El Universal: UNAM creates digital collection of Mexican comic books. “Now, you can find more than 1,400 comic books in ‘Pepines,’ a website created by UNAM’s Bibliographical Studies Institute (IIB). The website is a result of 12 years of work and was developed in cooperation with the Innovation and Digital Strategy Coordination of the IIB and the Cataloging Department at Mexico’s National Newspaper Library.” UNAM is Mexico’s National Autonomous University.
WUSF Public Media: Massive Digitization Effort Is The Latest Plot Twist For Cuban Radio Soap Operas. “Binge-worthy podcasts may be a 21st century phenomenon, but addictive, serialized storytelling is nothing new. From the 1930s through the 1950s, Cuba exported more daytime and nighttime radio serials than any nation in the Spanish-speaking world — even Fidel Castro was a fan. After the Revolution, Cuban emigrés in Miami began making original Spanish-language radio soap operas — better known as radionovelas — that reportedly ran on more than 200 stations worldwide. The Latin American Library at Tulane University is now digitizing a whopping collection of those 1960s-era programs and encouraging academic study of Cold War soaps.”

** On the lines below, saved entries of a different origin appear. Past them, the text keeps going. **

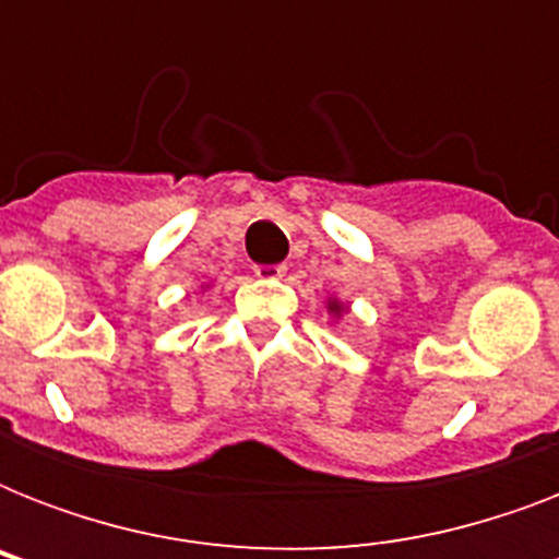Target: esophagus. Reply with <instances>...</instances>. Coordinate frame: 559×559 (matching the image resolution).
<instances>
[{
  "mask_svg": "<svg viewBox=\"0 0 559 559\" xmlns=\"http://www.w3.org/2000/svg\"><path fill=\"white\" fill-rule=\"evenodd\" d=\"M284 272H287V266H284V263H272V266H266V263H258V266H254V275H258V278H281Z\"/></svg>",
  "mask_w": 559,
  "mask_h": 559,
  "instance_id": "obj_1",
  "label": "esophagus"
}]
</instances>
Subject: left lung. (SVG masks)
<instances>
[{
	"label": "left lung",
	"mask_w": 559,
	"mask_h": 559,
	"mask_svg": "<svg viewBox=\"0 0 559 559\" xmlns=\"http://www.w3.org/2000/svg\"><path fill=\"white\" fill-rule=\"evenodd\" d=\"M328 313L342 316L345 313V305H342V301H336V298H331V301H328Z\"/></svg>",
	"instance_id": "8db88e82"
}]
</instances>
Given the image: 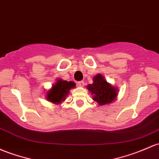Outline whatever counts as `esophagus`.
Instances as JSON below:
<instances>
[{"instance_id": "obj_1", "label": "esophagus", "mask_w": 159, "mask_h": 159, "mask_svg": "<svg viewBox=\"0 0 159 159\" xmlns=\"http://www.w3.org/2000/svg\"><path fill=\"white\" fill-rule=\"evenodd\" d=\"M78 85L80 87H83L84 85V81H80L78 82Z\"/></svg>"}]
</instances>
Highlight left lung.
Here are the masks:
<instances>
[{
	"mask_svg": "<svg viewBox=\"0 0 159 159\" xmlns=\"http://www.w3.org/2000/svg\"><path fill=\"white\" fill-rule=\"evenodd\" d=\"M93 81V84H89L87 88L93 95L94 101L99 105L103 106L115 100L117 97V90L107 83L102 75H96Z\"/></svg>",
	"mask_w": 159,
	"mask_h": 159,
	"instance_id": "obj_1",
	"label": "left lung"
}]
</instances>
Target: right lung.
Listing matches in <instances>:
<instances>
[{"label": "right lung", "instance_id": "add662e5", "mask_svg": "<svg viewBox=\"0 0 159 159\" xmlns=\"http://www.w3.org/2000/svg\"><path fill=\"white\" fill-rule=\"evenodd\" d=\"M75 87L73 81H62L58 79L57 82L53 85V88L47 94V99L53 103H60L61 101L65 100L66 96L69 93V90Z\"/></svg>", "mask_w": 159, "mask_h": 159}]
</instances>
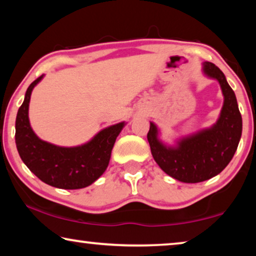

Genealogy Bank: Genealogy 101: Translation Tools for Your Spanish-Language Research. “With Cinco de Mayo celebrations this Sunday, some genealogists will be inspired to explore their Hispanic roots this weekend. Researching your Spanish-speaking ancestors in old newspapers and genealogical documents can be intimidating if you don’t read or speak Spanish – but it doesn’t have to be. With a little planning and preparation, you can be ready to tackle that branch of your family tree.”
Poynter: The AP isn’t abandoning its fact-checking partnership with Facebook. It’s expanding it.. “Two months after it was rumored to be quitting, the Associated Press has expanded its fact-checking partnership with Facebook. In a press release sent to Poynter on Tuesday, the wire service announced that it will start debunking false content in Spanish for its American audience. The outlet will also publish corresponding fact checks in Spanish, making it the first of Facebook’s American partners to do so, according to the release.”
ArchDaily: Download All of COAM Architecture Journal’s Issues From the Last 100 Years for Free. “The College of Architects of Madrid (COAM) has made the initial digitization process of their Architecture Journal public, making one of the most important and influential Spanish architectural publications of the twentieth century available to everyone. COAM is a publication known as a platform for debate, thought, and a vital resource for architects, urban planners, and professionals from other closely related sectors.”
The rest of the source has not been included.